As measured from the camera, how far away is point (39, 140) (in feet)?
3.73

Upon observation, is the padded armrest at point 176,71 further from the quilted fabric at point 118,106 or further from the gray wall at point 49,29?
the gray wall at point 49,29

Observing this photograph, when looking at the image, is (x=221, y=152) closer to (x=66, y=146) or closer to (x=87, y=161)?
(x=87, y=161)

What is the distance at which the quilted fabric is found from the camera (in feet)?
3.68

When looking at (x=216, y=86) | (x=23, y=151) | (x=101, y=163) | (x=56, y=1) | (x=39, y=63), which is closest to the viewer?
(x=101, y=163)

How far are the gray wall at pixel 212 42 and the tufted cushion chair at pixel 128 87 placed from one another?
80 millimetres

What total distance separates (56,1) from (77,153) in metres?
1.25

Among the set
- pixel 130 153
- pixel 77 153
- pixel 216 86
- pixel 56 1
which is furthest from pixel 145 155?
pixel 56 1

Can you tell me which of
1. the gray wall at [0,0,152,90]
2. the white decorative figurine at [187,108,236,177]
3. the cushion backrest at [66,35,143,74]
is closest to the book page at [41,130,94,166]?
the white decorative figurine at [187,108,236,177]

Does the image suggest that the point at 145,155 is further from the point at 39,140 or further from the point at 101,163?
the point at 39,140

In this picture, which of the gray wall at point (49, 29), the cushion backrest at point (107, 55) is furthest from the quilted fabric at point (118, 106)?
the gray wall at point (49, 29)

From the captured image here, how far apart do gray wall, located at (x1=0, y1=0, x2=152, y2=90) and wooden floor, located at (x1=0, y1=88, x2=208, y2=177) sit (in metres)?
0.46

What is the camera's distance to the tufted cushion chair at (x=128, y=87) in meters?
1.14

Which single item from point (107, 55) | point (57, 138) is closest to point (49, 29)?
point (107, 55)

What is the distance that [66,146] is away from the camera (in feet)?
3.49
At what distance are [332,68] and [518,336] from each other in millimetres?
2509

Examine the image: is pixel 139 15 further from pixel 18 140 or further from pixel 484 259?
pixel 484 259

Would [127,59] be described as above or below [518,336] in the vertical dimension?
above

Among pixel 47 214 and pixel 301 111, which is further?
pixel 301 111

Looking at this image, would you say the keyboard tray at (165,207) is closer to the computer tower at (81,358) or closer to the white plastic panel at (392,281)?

——————————

- [EXERCISE REQUIREMENTS]: Rewrite the records from the line containing "What is the camera's" through the end of the records, requests included. Multiply every number in the answers (distances and point coordinates) by 2.05, round each result to as many decimal places as the original had with halves rounded up, and leave the requests unchanged.

- [RESPONSE]:
What is the camera's distance to the tufted cushion chair at (x=128, y=87) in meters?
2.34

Which single item from point (107, 55) | point (57, 138) is closest to point (49, 29)?
point (219, 113)

What is the distance that [66,146] is away from the camera (in feet)?
7.15
At what distance are [332,68] and [518,336] from each other in millimetres?
5143

Examine the image: is pixel 139 15 further from pixel 18 140 or further from pixel 484 259?
pixel 992 531

Would [127,59] be described as above or below [518,336] in the vertical dimension?
above

Among pixel 47 214 and pixel 301 111, which is further?
pixel 617 228

Looking at this image, would you say the keyboard tray at (165,207) is closer to the computer tower at (81,358) or closer to the white plastic panel at (392,281)?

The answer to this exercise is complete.